**Problem statement**
Starting at the line that holds "Which is nearer, the", copy every line exactly through the end of the data, and no others.

[Spatial relationship records]
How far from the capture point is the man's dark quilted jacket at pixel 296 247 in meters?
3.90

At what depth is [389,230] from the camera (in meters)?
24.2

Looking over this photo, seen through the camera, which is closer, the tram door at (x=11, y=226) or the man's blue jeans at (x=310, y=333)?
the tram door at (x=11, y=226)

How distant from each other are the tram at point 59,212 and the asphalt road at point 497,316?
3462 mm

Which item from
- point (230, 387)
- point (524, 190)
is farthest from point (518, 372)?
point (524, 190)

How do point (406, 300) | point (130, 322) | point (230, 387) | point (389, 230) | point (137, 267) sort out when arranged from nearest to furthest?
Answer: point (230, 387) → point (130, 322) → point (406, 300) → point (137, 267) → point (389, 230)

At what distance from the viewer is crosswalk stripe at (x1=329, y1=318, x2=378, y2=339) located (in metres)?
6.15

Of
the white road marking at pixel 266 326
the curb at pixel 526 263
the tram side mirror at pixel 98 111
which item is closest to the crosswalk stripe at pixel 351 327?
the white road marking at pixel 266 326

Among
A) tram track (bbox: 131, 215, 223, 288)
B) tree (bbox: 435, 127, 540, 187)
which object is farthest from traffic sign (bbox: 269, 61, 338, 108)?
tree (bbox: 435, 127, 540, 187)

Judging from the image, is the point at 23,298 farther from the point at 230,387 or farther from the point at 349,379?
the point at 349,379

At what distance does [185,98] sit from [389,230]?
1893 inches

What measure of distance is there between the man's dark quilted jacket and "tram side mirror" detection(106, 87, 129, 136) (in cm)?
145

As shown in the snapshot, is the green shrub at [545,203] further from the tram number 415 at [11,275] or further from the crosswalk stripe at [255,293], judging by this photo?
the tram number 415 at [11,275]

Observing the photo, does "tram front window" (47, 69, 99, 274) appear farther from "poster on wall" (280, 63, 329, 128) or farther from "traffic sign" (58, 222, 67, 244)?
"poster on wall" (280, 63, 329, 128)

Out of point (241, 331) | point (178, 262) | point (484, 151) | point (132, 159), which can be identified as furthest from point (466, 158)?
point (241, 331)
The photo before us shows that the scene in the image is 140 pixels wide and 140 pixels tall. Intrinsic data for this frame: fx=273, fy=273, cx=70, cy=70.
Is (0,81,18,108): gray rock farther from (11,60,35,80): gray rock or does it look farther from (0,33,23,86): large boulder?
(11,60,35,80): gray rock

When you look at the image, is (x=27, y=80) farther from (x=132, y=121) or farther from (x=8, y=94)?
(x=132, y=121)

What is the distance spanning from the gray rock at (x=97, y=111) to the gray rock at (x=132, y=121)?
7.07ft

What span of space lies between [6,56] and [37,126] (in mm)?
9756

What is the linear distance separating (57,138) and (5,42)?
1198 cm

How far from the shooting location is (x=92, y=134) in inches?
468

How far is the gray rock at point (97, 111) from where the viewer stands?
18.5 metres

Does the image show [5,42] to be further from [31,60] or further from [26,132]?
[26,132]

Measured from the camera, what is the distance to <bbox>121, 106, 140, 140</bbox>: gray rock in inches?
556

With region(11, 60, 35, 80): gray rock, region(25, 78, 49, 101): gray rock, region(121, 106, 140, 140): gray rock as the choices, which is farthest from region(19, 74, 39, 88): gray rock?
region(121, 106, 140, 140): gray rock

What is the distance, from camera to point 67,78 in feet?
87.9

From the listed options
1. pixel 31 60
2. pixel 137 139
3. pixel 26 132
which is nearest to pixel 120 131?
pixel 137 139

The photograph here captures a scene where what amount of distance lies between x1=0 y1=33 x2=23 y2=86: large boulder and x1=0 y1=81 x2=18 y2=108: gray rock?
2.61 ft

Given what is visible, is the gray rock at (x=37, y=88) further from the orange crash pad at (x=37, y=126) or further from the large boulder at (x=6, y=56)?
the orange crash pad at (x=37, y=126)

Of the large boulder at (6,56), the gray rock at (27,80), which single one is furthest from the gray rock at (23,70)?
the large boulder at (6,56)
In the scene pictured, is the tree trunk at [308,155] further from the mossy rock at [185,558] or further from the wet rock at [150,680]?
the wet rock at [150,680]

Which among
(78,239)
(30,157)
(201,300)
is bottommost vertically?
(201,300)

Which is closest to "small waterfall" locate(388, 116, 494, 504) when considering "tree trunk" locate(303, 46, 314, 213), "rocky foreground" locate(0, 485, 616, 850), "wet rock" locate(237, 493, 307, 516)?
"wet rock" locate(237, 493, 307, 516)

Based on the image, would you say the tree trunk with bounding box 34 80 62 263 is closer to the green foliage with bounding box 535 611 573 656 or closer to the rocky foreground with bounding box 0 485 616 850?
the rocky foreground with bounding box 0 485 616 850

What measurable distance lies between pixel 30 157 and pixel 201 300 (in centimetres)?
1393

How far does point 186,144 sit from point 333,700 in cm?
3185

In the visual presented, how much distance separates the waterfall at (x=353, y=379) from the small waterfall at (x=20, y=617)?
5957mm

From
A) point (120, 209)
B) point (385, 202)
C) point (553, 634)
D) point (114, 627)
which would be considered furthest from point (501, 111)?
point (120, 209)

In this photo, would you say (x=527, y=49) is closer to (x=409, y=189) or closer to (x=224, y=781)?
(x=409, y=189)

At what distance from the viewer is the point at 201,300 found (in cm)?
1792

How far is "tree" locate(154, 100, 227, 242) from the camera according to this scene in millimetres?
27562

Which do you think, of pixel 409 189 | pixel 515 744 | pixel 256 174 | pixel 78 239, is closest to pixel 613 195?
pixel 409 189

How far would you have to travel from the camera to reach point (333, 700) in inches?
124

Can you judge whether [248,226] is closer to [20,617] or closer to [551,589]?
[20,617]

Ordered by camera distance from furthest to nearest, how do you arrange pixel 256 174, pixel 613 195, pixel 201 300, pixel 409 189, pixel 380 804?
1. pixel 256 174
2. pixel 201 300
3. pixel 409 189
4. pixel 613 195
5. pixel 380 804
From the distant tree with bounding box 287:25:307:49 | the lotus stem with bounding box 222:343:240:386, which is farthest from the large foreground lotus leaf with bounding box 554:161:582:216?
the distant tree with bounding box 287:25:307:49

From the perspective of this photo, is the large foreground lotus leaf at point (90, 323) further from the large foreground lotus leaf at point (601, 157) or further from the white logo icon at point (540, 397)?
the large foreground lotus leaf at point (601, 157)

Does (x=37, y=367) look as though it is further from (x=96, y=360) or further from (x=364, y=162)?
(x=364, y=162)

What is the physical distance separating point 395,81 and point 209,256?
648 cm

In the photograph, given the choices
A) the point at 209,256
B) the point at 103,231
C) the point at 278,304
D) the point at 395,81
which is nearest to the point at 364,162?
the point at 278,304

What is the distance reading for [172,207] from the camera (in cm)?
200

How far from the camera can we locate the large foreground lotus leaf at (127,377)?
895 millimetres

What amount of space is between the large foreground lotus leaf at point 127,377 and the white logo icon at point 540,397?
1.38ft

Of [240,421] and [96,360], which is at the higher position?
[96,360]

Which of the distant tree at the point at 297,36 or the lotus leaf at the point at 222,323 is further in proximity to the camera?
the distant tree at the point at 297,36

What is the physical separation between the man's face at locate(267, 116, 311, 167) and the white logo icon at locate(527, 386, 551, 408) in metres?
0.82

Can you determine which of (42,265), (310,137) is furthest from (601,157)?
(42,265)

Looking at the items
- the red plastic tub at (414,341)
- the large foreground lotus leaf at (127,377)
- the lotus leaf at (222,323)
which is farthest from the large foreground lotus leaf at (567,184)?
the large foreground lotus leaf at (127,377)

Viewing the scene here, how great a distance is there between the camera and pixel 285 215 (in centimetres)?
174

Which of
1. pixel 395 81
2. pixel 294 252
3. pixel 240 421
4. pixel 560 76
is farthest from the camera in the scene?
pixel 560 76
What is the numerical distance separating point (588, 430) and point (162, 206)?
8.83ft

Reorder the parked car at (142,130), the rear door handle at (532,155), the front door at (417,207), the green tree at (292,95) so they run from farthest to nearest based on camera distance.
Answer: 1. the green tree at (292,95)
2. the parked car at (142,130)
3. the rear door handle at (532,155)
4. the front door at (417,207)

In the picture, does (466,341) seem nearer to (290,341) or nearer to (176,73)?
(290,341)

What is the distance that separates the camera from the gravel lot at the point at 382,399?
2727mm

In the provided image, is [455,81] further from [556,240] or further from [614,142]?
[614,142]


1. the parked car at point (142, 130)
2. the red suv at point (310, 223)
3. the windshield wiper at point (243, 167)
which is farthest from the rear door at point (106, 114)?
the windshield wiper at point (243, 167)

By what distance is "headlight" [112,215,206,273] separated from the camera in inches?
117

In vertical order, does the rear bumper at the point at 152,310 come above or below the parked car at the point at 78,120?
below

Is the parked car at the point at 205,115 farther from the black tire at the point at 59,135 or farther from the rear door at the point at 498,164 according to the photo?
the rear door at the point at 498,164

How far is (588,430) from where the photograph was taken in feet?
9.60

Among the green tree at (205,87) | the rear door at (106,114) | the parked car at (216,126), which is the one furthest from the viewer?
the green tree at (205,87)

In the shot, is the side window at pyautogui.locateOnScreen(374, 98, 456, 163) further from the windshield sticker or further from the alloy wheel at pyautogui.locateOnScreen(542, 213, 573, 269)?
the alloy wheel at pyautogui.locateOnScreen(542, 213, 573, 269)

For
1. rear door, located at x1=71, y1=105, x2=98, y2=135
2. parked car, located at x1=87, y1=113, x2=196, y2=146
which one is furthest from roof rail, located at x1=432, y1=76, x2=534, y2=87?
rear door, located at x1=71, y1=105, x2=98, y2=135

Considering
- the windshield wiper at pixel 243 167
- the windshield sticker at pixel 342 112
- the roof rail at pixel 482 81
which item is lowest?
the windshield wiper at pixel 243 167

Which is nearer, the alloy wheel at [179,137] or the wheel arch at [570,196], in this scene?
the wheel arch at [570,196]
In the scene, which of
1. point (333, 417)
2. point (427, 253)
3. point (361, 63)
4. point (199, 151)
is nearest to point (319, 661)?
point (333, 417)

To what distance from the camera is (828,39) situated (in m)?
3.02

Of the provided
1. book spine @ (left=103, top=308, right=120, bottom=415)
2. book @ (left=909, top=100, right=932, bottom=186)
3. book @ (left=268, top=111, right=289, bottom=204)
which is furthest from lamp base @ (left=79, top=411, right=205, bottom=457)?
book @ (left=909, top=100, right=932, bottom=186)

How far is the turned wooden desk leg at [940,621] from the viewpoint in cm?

**Response**
Which is nearer, the alloy wheel at [179,137] or the wheel arch at [570,196], in this scene?
the wheel arch at [570,196]
In the scene, which of
1. point (333, 417)
2. point (427, 253)
3. point (361, 63)
4. point (199, 151)
is nearest to point (319, 661)?
point (333, 417)

To what distance from the camera is (828,39) situated (in m)?
3.02

Of the provided
1. book spine @ (left=103, top=308, right=120, bottom=415)
2. book @ (left=909, top=100, right=932, bottom=186)
3. book @ (left=268, top=111, right=289, bottom=204)
which is furthest from lamp base @ (left=79, top=411, right=205, bottom=457)?
book @ (left=909, top=100, right=932, bottom=186)

How far is the turned wooden desk leg at [940,621] from the viewpoint in cm?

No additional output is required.